Got em done tiday and they have great impact and clarity. They are not super low bass speakers but have good low end. The horn tweeter is very clear. I hear things on some music I haven't heard before. I'll post pics later
My friend bought the woofers from Klipsch parts and I had the tweeter horns and K-67 drivers and built the xover from Klipsch schematic. These are 10" drivers that are used in the RF7ii speakers. Specs were really close on all the woofers I tested with WT2
Ken,
You are just absolutely amazing with that cabinet work. Good taste. They just look phenominal -- with the grills OFF! No reflection on your grill, but that's just too classy to cover up. Wish I had that kind of talent.
GeeDeeEmm
How did you like working with bendable ply? I've only used HDF or MDF thin sheets to make curved cabs with.
How did you do your glue-up, strap clamps?
Nice job, and the finish looks fantastic. I use wipe on poly myself all the time, I love the finish, and the process of wiping it in/on makes me feel like some kind of old-world craftsman or something!
How did you like working with bendable ply? I've only used HDF or MDF thin sheets to make curved cabs with.
How did you do your glue-up, strap clamps?
Nice job, and the finish looks fantastic. I use wipe on poly myself all the time, I love the finish, and the process of wiping it in/on makes me feel like some kind of old-world craftsman or something!
Thanks guys. GD I agree on the grill frames but the customer wanted them - and wanted them inset so they are friction mounted.
As for the tweeters the horn and driver (k-67) are used in the RF7 (not the 7ii). The woofers are used in the RF7ii. The RF7ii crosses over at 1200hz versus 2200ha on the RF7.
The bendable ply is great stuff!. It is so flexible that strap clamps aren't needed. I began at the rear and used staple gun and just pushed it down and stapled toward the front. Keep in mind I used a lot of PL premium adhesive on all frame contact points. I then clamped it down at the front and used more 1" staples. 2nd layer - same thing but used titebond glue in between with perforated drawer liner.
The good thing about bendable ply is no kerfing necessary. This stuff is great at bending and saves time. I'm about to build another curved set a lot smaller and will use it again. You should try it out. I was concerned at first about it being solid but with two layers with glue in between it is sturdy and solid. A lot easier than making a 45 degree angle on side which I did previously (and won't do again).
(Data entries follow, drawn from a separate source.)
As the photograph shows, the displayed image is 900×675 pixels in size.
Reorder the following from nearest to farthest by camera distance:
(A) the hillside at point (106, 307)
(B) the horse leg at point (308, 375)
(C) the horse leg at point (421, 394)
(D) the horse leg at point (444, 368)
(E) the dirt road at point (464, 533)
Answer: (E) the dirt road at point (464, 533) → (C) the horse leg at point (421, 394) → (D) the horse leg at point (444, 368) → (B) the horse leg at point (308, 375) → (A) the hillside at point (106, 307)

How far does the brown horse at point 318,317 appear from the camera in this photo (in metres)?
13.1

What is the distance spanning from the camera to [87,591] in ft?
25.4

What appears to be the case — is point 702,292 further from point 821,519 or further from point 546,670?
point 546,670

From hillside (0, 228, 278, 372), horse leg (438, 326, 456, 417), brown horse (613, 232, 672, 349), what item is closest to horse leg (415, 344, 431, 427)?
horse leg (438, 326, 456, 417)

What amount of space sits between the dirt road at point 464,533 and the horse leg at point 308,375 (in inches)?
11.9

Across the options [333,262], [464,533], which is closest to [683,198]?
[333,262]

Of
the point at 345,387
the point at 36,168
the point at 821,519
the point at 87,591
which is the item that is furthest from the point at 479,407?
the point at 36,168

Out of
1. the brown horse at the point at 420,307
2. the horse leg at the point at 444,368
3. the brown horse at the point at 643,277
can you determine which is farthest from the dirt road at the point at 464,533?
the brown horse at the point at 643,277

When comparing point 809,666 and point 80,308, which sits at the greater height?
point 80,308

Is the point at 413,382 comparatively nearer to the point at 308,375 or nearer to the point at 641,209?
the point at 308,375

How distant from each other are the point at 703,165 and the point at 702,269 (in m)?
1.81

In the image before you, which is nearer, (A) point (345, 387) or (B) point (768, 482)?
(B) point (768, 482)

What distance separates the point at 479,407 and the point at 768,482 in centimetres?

Great project and great looking speakers! Curves are a pain sometimes but look so damn good. I used to build and race "DN class iceboats" in my home state of Michigan and paid over $200 each for the 2 (Sitka spruce) main sideboards for the cockpit. Both had to be bent back pretty severely from end to end and if they cracked they were scrap. I always held my breath till I got them glued and clamped.
Great job and hope to see you at the Hot springs meet up.